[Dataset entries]

|---|

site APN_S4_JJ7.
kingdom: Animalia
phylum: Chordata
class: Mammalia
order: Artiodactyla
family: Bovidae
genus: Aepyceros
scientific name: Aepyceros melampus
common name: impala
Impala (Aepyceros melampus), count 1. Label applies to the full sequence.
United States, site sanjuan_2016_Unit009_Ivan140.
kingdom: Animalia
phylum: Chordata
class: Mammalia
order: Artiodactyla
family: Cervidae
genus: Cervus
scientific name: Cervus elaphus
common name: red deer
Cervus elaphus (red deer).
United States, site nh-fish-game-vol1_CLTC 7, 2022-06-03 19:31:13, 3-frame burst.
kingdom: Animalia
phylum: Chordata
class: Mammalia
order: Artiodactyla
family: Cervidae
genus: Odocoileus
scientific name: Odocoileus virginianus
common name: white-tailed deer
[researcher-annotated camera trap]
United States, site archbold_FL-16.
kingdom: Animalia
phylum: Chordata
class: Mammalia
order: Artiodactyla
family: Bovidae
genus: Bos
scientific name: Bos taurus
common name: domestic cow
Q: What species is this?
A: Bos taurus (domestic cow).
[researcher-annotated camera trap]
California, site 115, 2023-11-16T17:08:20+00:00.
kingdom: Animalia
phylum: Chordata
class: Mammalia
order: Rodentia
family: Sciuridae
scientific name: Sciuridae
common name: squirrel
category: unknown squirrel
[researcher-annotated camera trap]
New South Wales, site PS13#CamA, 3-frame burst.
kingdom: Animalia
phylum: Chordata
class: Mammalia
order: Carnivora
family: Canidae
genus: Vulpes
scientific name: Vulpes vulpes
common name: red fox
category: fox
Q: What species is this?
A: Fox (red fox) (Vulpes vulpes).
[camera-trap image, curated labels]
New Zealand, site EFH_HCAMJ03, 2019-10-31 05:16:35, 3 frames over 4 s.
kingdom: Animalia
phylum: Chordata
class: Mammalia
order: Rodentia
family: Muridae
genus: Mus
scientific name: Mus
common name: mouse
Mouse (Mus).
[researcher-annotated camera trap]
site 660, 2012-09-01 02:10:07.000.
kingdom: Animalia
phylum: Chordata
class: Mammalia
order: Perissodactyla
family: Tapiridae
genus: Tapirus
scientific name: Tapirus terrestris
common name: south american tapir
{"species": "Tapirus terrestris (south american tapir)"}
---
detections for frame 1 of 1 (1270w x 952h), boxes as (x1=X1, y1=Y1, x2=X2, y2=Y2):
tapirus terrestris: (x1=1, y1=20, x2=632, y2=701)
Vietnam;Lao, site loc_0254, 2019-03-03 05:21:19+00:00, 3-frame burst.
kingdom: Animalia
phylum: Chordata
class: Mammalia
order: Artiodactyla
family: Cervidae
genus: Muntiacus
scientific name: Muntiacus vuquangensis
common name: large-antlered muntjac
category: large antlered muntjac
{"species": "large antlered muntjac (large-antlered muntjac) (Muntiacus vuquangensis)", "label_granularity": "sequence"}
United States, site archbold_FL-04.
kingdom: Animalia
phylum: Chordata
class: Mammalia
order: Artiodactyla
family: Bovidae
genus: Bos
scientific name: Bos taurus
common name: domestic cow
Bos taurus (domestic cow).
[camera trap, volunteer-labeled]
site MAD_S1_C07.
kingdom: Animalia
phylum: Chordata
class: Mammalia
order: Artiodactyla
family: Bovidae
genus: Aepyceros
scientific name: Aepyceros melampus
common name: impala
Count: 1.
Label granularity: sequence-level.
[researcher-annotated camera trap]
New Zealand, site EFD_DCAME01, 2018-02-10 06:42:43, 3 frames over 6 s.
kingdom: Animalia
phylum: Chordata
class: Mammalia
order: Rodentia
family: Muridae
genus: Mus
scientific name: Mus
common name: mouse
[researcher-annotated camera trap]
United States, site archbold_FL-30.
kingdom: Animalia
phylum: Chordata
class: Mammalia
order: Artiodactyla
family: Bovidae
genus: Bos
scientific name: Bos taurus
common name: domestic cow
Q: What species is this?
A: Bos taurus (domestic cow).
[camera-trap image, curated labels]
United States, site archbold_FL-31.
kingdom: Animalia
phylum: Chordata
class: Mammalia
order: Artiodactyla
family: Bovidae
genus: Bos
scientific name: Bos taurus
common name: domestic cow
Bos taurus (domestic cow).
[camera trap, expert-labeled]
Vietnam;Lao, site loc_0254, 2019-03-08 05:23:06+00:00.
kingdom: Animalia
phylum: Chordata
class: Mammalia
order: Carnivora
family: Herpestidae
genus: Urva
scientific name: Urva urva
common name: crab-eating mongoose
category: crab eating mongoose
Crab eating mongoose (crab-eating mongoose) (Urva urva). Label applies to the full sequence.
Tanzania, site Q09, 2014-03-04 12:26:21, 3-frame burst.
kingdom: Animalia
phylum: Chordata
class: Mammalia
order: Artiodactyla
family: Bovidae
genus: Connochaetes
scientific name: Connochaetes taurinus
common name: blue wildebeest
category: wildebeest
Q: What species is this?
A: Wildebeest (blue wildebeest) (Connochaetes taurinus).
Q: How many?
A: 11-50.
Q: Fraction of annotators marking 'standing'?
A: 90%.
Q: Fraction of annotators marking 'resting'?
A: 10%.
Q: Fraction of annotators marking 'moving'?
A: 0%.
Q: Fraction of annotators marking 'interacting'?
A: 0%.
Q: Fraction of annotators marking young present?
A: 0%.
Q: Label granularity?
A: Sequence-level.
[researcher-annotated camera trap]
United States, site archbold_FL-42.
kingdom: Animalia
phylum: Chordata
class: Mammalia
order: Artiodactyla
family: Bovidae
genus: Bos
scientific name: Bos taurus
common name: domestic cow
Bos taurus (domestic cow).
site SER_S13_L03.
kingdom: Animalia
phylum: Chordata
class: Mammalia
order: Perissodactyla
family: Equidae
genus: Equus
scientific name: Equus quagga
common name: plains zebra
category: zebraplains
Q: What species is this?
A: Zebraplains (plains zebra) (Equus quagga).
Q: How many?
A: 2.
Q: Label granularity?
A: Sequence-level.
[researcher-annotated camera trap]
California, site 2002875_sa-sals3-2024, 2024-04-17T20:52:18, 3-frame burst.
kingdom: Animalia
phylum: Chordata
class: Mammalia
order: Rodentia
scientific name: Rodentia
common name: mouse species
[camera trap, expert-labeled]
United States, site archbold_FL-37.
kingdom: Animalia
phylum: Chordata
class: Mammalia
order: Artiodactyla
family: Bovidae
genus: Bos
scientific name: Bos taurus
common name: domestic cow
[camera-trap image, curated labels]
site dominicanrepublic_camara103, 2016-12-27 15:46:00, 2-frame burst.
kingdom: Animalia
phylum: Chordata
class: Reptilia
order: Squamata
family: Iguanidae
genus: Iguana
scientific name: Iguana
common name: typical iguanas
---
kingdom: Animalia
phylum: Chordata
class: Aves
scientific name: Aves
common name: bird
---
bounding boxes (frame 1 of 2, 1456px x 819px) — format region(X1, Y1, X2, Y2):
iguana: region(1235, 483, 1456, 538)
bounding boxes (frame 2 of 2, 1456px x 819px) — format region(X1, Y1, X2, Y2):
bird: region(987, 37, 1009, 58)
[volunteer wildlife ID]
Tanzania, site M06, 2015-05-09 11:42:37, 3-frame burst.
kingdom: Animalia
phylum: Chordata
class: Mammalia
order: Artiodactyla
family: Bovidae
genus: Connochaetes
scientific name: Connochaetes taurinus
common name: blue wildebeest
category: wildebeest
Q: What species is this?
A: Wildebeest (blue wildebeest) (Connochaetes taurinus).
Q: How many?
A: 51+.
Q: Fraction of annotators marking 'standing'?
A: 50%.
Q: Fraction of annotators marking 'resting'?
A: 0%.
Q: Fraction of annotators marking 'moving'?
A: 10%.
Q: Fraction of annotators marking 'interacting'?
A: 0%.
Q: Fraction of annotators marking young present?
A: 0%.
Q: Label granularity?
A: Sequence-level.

|---|

What you should do
The line above containing "Tanzania, site Q09, 2014-03-04", the line containing "order: Squamata", and every line between them are to be transcribed exactly; no other line is wanted.

Exercise result
Tanzania, site Q09, 2014-03-04 12:26:21, 3-frame burst.
kingdom: Animalia
phylum: Chordata
class: Mammalia
order: Artiodactyla
family: Bovidae
genus: Connochaetes
scientific name: Connochaetes taurinus
common name: blue wildebeest
category: wildebeest
Q: What species is this?
A: Wildebeest (blue wildebeest) (Connochaetes taurinus).
Q: How many?
A: 11-50.
Q: Fraction of annotators marking 'standing'?
A: 90%.
Q: Fraction of annotators marking 'resting'?
A: 10%.
Q: Fraction of annotators marking 'moving'?
A: 0%.
Q: Fraction of annotators marking 'interacting'?
A: 0%.
Q: Fraction of annotators marking young present?
A: 0%.
Q: Label granularity?
A: Sequence-level.
[researcher-annotated camera trap]
United States, site archbold_FL-42.
kingdom: Animalia
phylum: Chordata
class: Mammalia
order: Artiodactyla
family: Bovidae
genus: Bos
scientific name: Bos taurus
common name: domestic cow
Bos taurus (domestic cow).
site SER_S13_L03.
kingdom: Animalia
phylum: Chordata
class: Mammalia
order: Perissodactyla
family: Equidae
genus: Equus
scientific name: Equus quagga
common name: plains zebra
category: zebraplains
Q: What species is this?
A: Zebraplains (plains zebra) (Equus quagga).
Q: How many?
A: 2.
Q: Label granularity?
A: Sequence-level.
[researcher-annotated camera trap]
California, site 2002875_sa-sals3-2024, 2024-04-17T20:52:18, 3-frame burst.
kingdom: Animalia
phylum: Chordata
class: Mammalia
order: Rodentia
scientific name: Rodentia
common name: mouse species
[camera trap, expert-labeled]
United States, site archbold_FL-37.
kingdom: Animalia
phylum: Chordata
class: Mammalia
order: Artiodactyla
family: Bovidae
genus: Bos
scientific name: Bos taurus
common name: domestic cow
[camera-trap image, curated labels]
site dominicanrepublic_camara103, 2016-12-27 15:46:00, 2-frame burst.
kingdom: Animalia
phylum: Chordata
class: Reptilia
order: Squamata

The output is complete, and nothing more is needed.